WWD: What happens when a fashion product fails testing?
M.R.: Defects identified when the fashion product is within the value chain provides manufacturers and brands the opportunity to take necessary corrective actions prior to the sale of the product. Safety defects detected after the product has been distributed to the consumers require notification to the regulators such as U.S. Consumer Product Safety Commission [CPSC] and Health Canada [as was the case with the CBC investigation from October].
Subsequent corrective action can vary depending on the nature of defects and can vary from relabeling to recall.
Performance failures lead to consumer complaints and higher rate of product returns. Safety failures can result in physical hazards as well as injuries to children and adults. For example, drawstrings in hooded children’s sweatshirts can get entangled in the playground, school bus or moving objects, posing a strangulation hazard to children. Non-compliance with children’s sleepwear flammability standards can result in fire and burn hazards. A safety hazard may also emerge, if the instructions on product or label are inaccurate or ambiguous, leading to misuse of the product.
Certain chemicals found in clothing, trim and packaging can have far-reaching consequences such as toxicological exposures resulting in harm to the reproductive system, immune systems and increasing the risk of cancer, in addition to harming the environment. It could lead to skin irritation, allergies and poisoning as well.
Such consequences can culminate over a period and may not necessarily show up immediately.
WWD: Given these concerns, should consumers wash their new clothes before wear to remove lingering chemicals?
P.I.: Wash and wear would be recommended for clothes for young children or people that have sensitive skin, as this would reduce residual chemicals and associated odors — if any — from textile processing. Formaldehyde, pH, volatile organic compounds [VOCs] are examples of chemicals that may get washed off partially during the first wash.

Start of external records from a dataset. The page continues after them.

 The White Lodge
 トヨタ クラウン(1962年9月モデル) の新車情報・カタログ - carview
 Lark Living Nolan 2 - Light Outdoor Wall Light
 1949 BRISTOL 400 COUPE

For some garments, the labels would explicitly indicate that the clothes will need to be washed for the first time before wearing.
WWD: What steps do fashion companies need to take to improve safety in garments?

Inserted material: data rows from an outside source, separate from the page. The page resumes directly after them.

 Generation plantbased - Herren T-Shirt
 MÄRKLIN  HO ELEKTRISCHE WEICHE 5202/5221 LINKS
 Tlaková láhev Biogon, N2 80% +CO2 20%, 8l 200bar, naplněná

P.I.: [Cultivate] awareness and understanding of regulations that would apply to fast-fashion products, as well as how raw materials, manufacturing and disposal of the end products can affect consumers and the environment.
Perform in-house and third-party lab testing at various stages from raw material to finished garment stage.

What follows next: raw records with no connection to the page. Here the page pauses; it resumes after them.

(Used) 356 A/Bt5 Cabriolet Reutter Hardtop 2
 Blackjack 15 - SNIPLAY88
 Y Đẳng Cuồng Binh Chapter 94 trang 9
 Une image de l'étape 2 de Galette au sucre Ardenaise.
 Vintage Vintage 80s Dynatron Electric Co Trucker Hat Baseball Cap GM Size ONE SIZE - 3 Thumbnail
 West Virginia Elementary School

Establish a good chemical management system and periodically check for the presence of targeted chemicals and their levels, by performing chemical screening, for California Proposition 65, European Union REACH, etc.
As part of chemical management, develop restricted substances list [RSL] for product as well as set requirements for use of restricted substances for manufacturing processes.
Perform periodic inspections and auditing of the suppliers to ensure they uphold required environmental, social and governance standards.
Analyze consumer complaints and look at past product recalls for similar products.
WWD: What is a checklist consumers can follow?
M.R.: Indulge in mindful consumerism and be a conscious consumer. Pick long-lasting garments that will stand the test of time. Gravitate toward brands and products that place emphasis on quality, safety and sustainability. Look for fiber composition and claims on items prior to purchasing. Look for in-store recycling schemes that allow consumers to recycle clothing. Consider upcycling of existing clothing.